Chair: Jesse Dallery (University of Florida)
Presenting Author: SUZANNE H. MITCHELL (Oregon Health and Science University)
Abstract: The tutorial will first provide an introduction to behavioral genetics. This introduction will outline the basics of population genetics and will describe different gene mapping methods. Then I will discuss how selective breeding, classical genetic crosses and inbred strain research in animals can be used to identify the amount of variation in behavior that can be attributed to genetics rather than environmental influences. I will also review techniques used with humans, including family history and genome-wide association studies. After discussing the positive and negative features of the various techniques, I will discuss examples of findings using different genetic mouse models that provide information about the shared genetics between self-control (delay discounting and behavioral inhibition) with alcohol drinking, alcohol withdrawal and sensitivity to the stimulating effects of methamphetamine. These examples will be used to demonstrate the critical role of behavioral phenotypes and operational definitions of behavior in moving this area of research forward. Implications of these findings for human drug-using populations will be assessed as well as the limitations of animal phenotypes.
SUZANNE H. MITCHELL (Oregon Health and Science University)
Suzanne H. Mitchell, Ph.D., is an Associate Professor at Oregon Health & Science University (OHSU) in the Behavioral Neuroscience and Psychiatry departments. She obtained her undergraduate degree at the University of Hull, England, and her Ph.D. at State University of New York at Stony Brook. Her research at OHSU uses lesion techniques and imaging to examine the basic neural processes involved in decision-making, including impulsive and risky decision making. Other research areas of interest include learning, cognition, and drug abuse. Dr. Mitchell has published extensively and lectures internationally on these topics.
Invited Tutorial #460
CE Offered: BACB
A Tutorial on Objective Methods for Determining the Values of Those We Serve for the Things We Recommend as Behavior Analysts
Monday, May 31, 2010
3:30 PM–4:20 PM
Ballroom A (CC)
Area: DDA/CSE; Domain: Applied Behavior Analysis
BACB CE Offered. CE Instructor: Mark O'Reilly, Ph.D.

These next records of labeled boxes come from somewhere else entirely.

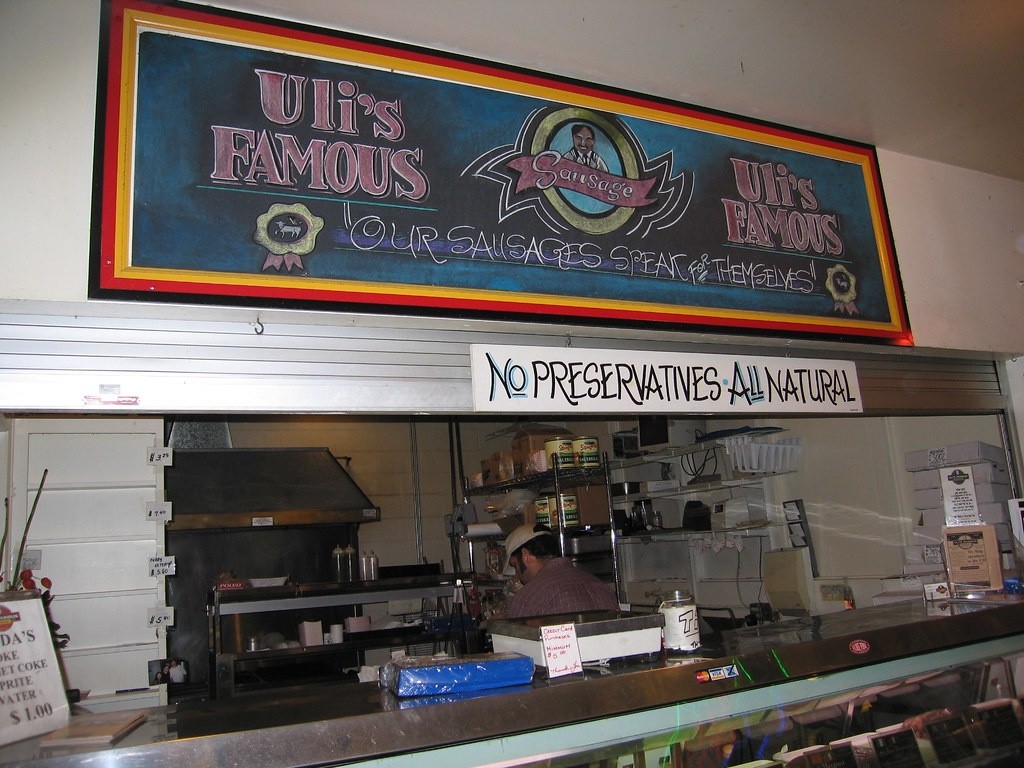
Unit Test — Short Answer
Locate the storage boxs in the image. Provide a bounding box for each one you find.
[511,426,577,464]
[640,479,680,492]
[871,440,1013,606]
[378,650,536,697]
[480,459,499,485]
[490,452,515,482]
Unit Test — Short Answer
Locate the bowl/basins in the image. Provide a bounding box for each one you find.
[250,577,288,587]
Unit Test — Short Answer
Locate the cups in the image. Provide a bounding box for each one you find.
[330,624,344,643]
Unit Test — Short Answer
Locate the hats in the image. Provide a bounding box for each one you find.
[502,522,553,576]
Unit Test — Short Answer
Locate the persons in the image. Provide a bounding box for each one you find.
[501,524,616,620]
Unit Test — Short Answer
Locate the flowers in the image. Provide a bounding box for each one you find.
[0,569,70,649]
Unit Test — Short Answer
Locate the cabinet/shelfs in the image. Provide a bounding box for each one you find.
[464,451,622,601]
[608,437,777,608]
[207,570,476,701]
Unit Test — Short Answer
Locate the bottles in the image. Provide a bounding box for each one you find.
[485,541,502,576]
[369,550,379,581]
[248,636,259,651]
[483,589,506,614]
[660,589,702,658]
[842,576,855,610]
[358,551,370,581]
[344,544,357,583]
[331,544,345,583]
[653,510,663,530]
[634,499,653,530]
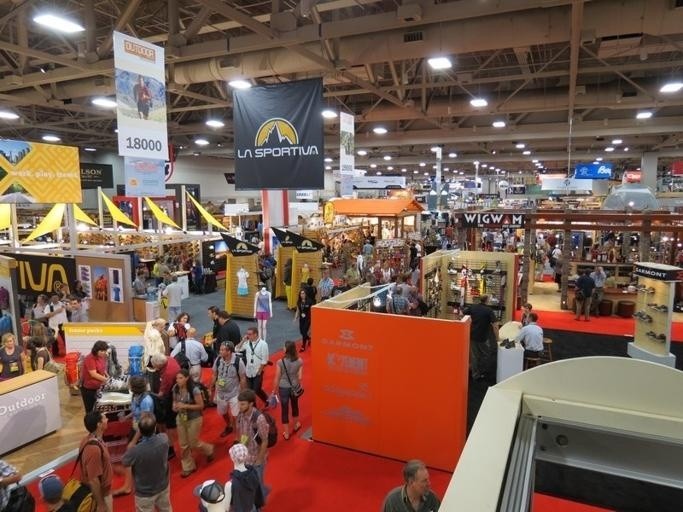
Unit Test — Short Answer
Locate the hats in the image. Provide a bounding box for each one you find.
[194,479,225,504]
[37,474,63,498]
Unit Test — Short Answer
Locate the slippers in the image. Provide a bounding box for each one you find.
[294,423,302,432]
[283,431,290,440]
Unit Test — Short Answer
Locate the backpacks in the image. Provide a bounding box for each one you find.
[252,411,277,448]
[192,382,212,407]
[150,392,166,425]
[174,341,189,369]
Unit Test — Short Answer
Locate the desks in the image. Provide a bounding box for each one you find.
[0,369,61,458]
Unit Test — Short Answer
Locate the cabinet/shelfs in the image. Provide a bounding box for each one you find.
[633,286,669,344]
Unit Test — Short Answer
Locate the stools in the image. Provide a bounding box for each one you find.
[540,338,553,362]
[524,357,541,370]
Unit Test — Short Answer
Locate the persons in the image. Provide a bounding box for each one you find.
[317,196,611,380]
[0,196,311,512]
[381,459,441,511]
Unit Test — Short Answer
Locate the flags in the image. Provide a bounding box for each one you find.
[111,30,170,161]
[228,77,325,192]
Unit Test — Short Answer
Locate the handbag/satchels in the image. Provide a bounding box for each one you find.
[290,385,304,400]
[7,487,35,511]
[200,345,215,368]
[62,479,96,511]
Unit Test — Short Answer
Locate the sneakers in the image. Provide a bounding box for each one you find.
[181,465,197,477]
[208,446,216,463]
[221,426,232,437]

Chair: Jennifer M. Asmus (University of Wisconsin-Madison)
Presenting Author: GREGORY P. HANLEY (Western New England College)
Abstract: The adoption of effective behavioral interventions and teaching strategies for young children is largely influenced by the extent to which stakeholders find the procedures appropriate and the effects important. Stakeholder values have been described as indices of social validity in applied behavior analysis, and these have typically been collected via indirect measurement. This reliance on verbal descriptions of values has inadvertently marginalized young children and adults with severe language impairments from full participation in the social validation process. In this tutorial, strategies for empirically-deriving the values of people with limited language abilities for interventions, teaching tactics, or habilitative and educational contexts will be described.
GREGORY P. HANLEY (Western New England College)
Gregory Hanley, Ph.D., BCBA, has over 19 years experience applying the principles of learning to improve socially important behaviors of children and adults with and without disabilities. Dr. Hanley is currently an Associate Professor of Psychology and Director of the Behavior Analysis Doctoral Program at Western New England College. Dr. Hanley has published over 50 articles in peer-reviewed journals in areas such as the assessment and prevention of problem behavior, teaching tactics for young children, and evidence-based values. Dr. Hanley is a Senior Associate Editor for Behavior Analysis in Practice and its next Editor, and a past Associate Editor of The Behavior Analyst and of the Journal of Applied Behavior Analysis. He was the 2006 recipient of the B.F. Skinner New Researcher Award by Division 25 (Behavior Analysis) of the American Psychological Association and was appointed a Fellow of the Association in 2007.